Victoria G. Molinar

Despite the fact that Las Cruces is a 30-50 minute drive from El Paso, I felt a big difference while living in both cities. I lived on campus at NMSU and spent most of my time there while in school, which made me lose track of a lot of the excitement and change happening in my hometown – especially Downtown.

The Downtown I grew up with was one where my mom and I would shop for fabric and other decorative items for baby shower and quinceañera books she’d make for friends and family. I was always captivated by the store owners who switched between Korean and Spanish as if they were one language. In college, friends from places like Colorado and China were thrilled about this part of Downtown, filled with colorful shops that sold hats, socks, toys or eerily unique finds like the supposed mummified pistol finger of Pancho Villa at Dave’s Pawn Shop.

What excited me about coming back home was the amount of young locals striving to shake things up and make the art, holistic health and urban gardening scene thrive. I’ve come to know so many people who for little to no money put countless hours into workshops and events that make art and healthy practices more accessible.
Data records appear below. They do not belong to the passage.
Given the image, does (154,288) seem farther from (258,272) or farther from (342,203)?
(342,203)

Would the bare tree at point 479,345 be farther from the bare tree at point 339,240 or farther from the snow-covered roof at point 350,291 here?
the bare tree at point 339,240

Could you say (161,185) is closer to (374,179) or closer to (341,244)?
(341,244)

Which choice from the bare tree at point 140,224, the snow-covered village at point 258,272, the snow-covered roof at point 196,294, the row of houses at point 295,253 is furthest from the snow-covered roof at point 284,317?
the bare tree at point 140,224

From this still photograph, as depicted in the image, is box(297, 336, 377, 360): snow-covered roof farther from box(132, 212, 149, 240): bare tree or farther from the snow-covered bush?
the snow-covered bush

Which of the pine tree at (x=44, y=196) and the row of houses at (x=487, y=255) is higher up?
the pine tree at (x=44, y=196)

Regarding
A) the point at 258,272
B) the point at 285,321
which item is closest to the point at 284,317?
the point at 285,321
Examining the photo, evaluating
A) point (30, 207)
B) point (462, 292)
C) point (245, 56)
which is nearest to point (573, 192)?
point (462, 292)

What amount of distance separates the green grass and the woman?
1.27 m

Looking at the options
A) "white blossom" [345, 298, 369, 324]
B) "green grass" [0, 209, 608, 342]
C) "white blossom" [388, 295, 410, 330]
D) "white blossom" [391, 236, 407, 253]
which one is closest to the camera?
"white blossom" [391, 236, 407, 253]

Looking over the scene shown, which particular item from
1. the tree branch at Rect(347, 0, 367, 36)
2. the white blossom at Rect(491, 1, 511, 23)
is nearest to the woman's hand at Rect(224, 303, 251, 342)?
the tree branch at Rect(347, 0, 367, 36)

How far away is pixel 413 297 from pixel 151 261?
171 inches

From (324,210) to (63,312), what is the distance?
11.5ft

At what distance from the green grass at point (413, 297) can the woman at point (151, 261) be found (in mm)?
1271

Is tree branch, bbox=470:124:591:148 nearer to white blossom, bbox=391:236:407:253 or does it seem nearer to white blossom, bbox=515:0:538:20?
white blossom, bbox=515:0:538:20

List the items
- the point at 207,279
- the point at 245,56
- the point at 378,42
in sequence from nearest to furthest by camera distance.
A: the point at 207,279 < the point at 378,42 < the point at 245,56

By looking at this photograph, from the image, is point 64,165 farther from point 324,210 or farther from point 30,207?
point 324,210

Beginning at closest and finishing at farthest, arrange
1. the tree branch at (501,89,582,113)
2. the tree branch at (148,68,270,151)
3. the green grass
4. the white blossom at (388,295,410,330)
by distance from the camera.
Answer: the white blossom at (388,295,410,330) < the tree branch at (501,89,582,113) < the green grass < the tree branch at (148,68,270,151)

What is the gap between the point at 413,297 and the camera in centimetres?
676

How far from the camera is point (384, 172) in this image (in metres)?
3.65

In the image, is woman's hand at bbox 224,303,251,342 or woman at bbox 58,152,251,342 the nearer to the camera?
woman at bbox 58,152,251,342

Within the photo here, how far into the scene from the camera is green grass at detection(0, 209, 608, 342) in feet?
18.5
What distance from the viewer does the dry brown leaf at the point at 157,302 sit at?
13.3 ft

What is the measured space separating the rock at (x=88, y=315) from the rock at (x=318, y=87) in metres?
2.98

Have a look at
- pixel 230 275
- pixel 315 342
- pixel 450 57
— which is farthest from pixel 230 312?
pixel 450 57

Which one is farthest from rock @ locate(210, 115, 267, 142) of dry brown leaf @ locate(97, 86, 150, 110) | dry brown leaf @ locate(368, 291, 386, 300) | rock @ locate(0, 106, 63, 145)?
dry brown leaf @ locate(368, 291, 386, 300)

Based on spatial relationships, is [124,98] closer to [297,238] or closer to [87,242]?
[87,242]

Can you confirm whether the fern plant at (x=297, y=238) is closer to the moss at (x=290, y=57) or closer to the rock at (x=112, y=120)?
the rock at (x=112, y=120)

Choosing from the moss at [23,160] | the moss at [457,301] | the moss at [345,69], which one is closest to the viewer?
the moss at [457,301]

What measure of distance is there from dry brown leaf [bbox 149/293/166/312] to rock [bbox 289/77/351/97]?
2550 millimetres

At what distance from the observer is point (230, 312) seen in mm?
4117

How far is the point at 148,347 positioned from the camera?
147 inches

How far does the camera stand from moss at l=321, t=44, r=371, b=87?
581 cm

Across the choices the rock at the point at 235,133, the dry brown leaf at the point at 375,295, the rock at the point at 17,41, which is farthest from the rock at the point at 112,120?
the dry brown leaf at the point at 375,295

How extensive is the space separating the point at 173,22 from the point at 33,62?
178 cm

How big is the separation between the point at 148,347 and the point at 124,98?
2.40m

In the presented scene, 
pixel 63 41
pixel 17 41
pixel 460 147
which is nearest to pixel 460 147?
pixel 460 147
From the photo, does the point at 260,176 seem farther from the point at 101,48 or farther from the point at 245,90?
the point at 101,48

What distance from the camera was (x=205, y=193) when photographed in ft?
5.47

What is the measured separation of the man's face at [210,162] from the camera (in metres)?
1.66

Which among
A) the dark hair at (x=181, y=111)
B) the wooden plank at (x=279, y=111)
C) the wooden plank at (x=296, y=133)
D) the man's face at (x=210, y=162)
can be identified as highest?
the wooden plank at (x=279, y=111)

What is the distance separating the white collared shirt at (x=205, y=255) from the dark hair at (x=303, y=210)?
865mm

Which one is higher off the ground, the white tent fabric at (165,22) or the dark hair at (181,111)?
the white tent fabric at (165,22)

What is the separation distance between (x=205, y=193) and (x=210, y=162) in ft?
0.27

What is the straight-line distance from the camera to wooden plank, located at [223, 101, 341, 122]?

Along with longtime trailblazers in the community and many proud El Pasoans, these young entrepreneurs and unconventional thinkers have made this city distinct, proving that we’ve gone past a city with potential and that we are a city of dynamic growth.

I’ve reflected on these thoughts thanks to the recent TEDxElPaso held at the El Paso Museum of Art. I unfortunately don’t have enough room in this column to go over the talks that especially resonated with me, but you can read an extended version of this column online.

I’ve known about Andrew Joseph as a photographer and was excited to see what his talk, “The Passage to the Future” was all about. My takeaway from his talk is that we have the power – through intention with empathy and design with storytelling – to foster a human-centered design of our city.

Joseph, a multimedia specialist who runs a tech startup called Guide, said that fragments – and in this case he showed a graphic of El Paso, Las Cruces and Juarez municipalities – can give the illusion of insignificance.

“Over 20 jurisdictions and almost no synergy,” Joseph said.

He showed a graphic of these municipal fragments being pieced together like a puzzle and he formed the shape of Los Angeles. What was his point? We citizens of El Paso, Juarez and Las Cruces have the ability to make a larger impact by not acting so separate. By collaborating more, we can transcend the status quo and drive more economic and cultural growth – growth that doesn’t depend on taxpayer resources or our income, he added.

I’ve enjoyed all three of the cities, but they do feel incredibly different from each other. If we worked together more in the creative, cultural and philanthropic areas, I can only imagine how we could shift negative perceptions to inspired ones – not only for out-of-towners, but for ourselves as well.